Ongoing Debriefing with Video for Health Simulation
You can get much more impact from your sims if you use video to let reflection, debriefing, and feedback take the time they need to sink in.
The power of simulation for learning has been clear for centuries. Even the mighty Roman military did simulations to make sure their armies were ready for battle. They also used simulation for soft skills so they could convince people in their conquered territories to be loyal citizens. (You’d never know this from Asterix, though.)
But the Romans didn’t have video to make debriefing happen powerfully anywhere across time and space. Now it’s so easy to record video, but the challenge is how to use it for simulation without breaking the bank — and how to break free of the constraints of using video recorded only on fixed cameras in a fancy simulation lab.
Finally, simulation in health professions is becoming mainstream. INACSL, the International Nursing Association for Clinical Simulation Learning has thousands of members and a big conference every year where simulation educators share knowledge and experiences. While simulation educators like high-fidelity, carefully scripted and organized simulations, there is a move to incorporate much more flexible, low-cost simulation and skills learning more frequently in nursing programs. This approach goes by a few names including “the frugal sim”, “low cost simulation”, “low-fidelity simulation”. There’s even a site called lowcostsim.wordpress.com with plenty of advice for “Medical Simulation on a Shoestring.” The problem is that in places that need low cost simulation, video debriefing has been out of reach.
Simulation educators feel a tension between, on one hand, the high cost and logistical challenges of recording video, and on the other, the limited value of the video in a traditional debriefing where the participants gather immediately following the simulation. But this tension can be overcome with a slight change to how educators conceive of debriefing.
Instead of a debriefing event, held in-person at one time, educators might think of a debreifing process that occurs as a dialogue over time and space. It includes not only facilitated debriefing, but “self-debriefing” reflection, which is just as effective. When debriefing is a process rather than an event, not only will it be more flexible, convenient and cheaper, but it will probably have a greater impact on learning. The Cloud has made this possible and now you could even say it’s easy. For quite a few years we’ve all been having discussions that are not in real time, using our devices: text messaging, Facebook, Slack, and even comments on Word or Google Docs. That approach will work for simulation debriefing if we can just combine it with a video of the simulation. But can it be done in a low-cost simulation context?
Some of the simulation-specific video solutions, like EMS SimulationIQ, bundled with or an add-on to simulation equipment, are fairly expensive. Instead, low-cost sim educators should consider WeVu, a lightweight, inexpensive video system for education. WeVu allows recording with any camera, including webcams or phones, and then lets you share, make comments, and have a dialogue right along the timeline of the video. With low-cost recording and an affordable video platform, debriefing happens over time and space. It’s more convenient and less taxing for educators and it has a bigger impact on learners, since they can take the time to consider how they’ve performed, get feedback, and ask questions about how to improve.
Here's how video works to make debriefing really stick
You would define the simulation or skills practice activity. Record with a laptop and webcam or an old smartphone on a little phone tripod (from Amazon). Make sure your audio is adequate – iphones are pretty good, some android phones are not bad, and a webcam with a speakerphone as the mic is probably best.

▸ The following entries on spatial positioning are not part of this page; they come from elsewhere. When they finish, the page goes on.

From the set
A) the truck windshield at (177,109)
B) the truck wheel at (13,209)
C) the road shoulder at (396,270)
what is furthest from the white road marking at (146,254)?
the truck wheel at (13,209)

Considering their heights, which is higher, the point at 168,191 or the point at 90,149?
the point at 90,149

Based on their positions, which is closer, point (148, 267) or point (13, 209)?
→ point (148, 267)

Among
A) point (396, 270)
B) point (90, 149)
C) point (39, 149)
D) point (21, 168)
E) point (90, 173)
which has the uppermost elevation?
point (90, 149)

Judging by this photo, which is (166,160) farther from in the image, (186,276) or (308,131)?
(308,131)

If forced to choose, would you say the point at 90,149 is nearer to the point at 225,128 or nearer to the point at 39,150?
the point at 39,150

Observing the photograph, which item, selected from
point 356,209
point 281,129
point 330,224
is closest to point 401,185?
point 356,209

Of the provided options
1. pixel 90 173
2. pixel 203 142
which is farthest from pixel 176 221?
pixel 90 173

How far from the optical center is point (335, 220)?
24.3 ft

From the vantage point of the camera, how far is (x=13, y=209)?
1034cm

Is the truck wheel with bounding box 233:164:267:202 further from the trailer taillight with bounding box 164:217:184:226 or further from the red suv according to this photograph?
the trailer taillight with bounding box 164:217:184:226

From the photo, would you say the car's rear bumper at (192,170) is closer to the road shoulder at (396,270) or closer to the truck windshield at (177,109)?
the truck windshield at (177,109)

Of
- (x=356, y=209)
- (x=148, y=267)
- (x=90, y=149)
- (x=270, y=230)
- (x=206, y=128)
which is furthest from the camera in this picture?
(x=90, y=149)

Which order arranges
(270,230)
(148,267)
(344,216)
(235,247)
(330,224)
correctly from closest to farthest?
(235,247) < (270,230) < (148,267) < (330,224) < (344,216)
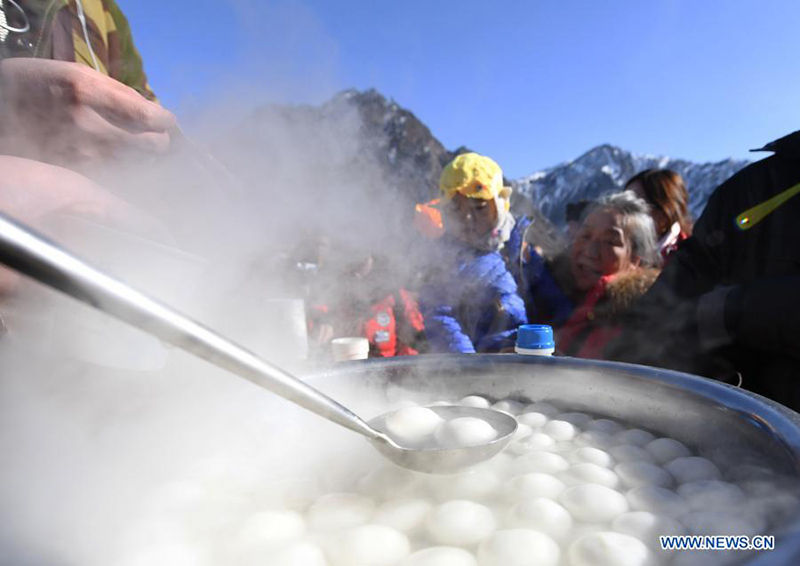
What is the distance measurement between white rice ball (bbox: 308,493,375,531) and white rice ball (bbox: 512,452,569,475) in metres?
0.25

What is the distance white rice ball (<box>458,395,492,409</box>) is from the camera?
0.93 meters

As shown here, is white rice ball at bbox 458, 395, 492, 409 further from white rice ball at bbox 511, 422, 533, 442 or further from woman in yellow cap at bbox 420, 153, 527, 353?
woman in yellow cap at bbox 420, 153, 527, 353

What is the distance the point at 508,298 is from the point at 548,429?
1.43 meters

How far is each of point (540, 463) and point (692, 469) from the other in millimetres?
229

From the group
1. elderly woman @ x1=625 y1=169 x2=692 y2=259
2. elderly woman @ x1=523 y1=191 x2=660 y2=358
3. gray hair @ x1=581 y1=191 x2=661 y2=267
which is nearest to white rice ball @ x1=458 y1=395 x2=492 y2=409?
elderly woman @ x1=523 y1=191 x2=660 y2=358

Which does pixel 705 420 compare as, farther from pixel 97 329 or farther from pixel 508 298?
pixel 508 298

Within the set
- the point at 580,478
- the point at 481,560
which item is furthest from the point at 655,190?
the point at 481,560

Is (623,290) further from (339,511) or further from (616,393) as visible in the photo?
(339,511)

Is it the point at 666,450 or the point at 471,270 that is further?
the point at 471,270

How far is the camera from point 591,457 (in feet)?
2.36

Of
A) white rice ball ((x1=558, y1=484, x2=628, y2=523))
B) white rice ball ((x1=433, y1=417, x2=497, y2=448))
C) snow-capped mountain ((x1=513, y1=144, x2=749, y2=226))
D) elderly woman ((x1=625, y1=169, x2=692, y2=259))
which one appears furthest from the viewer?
snow-capped mountain ((x1=513, y1=144, x2=749, y2=226))

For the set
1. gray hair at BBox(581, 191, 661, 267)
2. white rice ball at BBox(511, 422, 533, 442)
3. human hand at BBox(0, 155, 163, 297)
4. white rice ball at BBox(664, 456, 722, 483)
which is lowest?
white rice ball at BBox(664, 456, 722, 483)

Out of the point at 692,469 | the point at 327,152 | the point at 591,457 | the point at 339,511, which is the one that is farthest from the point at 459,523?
the point at 327,152

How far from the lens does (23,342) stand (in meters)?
0.70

Tell your learners to use the top half of one page in Word and type their name in a bold, 48-point font, along with any other details like a student number. Then at the very start of each recording, your learners should hold up that half-page in front of the camera when the recording starts.
After all the simulations are done, you’ll just go to WeVu and upload them. You can then assign them to each learner’s own account and to an assignment (the names they held up on that sheet are on the thumbnail of the video in WeVu). Then you’re ready to ask them to self-debrief, reflecting on their performance in the simulation, which has been shown to really improve learning (here too). Instructors or coaches can go on and provide pointed feedback. Learners can then even ask questions along the video about how they can do better.
This even works for assigning students some skills practice. Tell them to record themselves or each other and then upload to the assignment you’ve defined in WeVu. It’s that easy. You’ll get all the submissions organized in one place and can watch some of it and give feedback. That will surely save time, as compared to waiting for students to file in and do the skills over and over in person. Learners will get feedback they can reflect on after the fact, rather than in the immediate aftermath of the simulation or skill exercise, when their hearts are still thumping too hard to benefit from the debrief.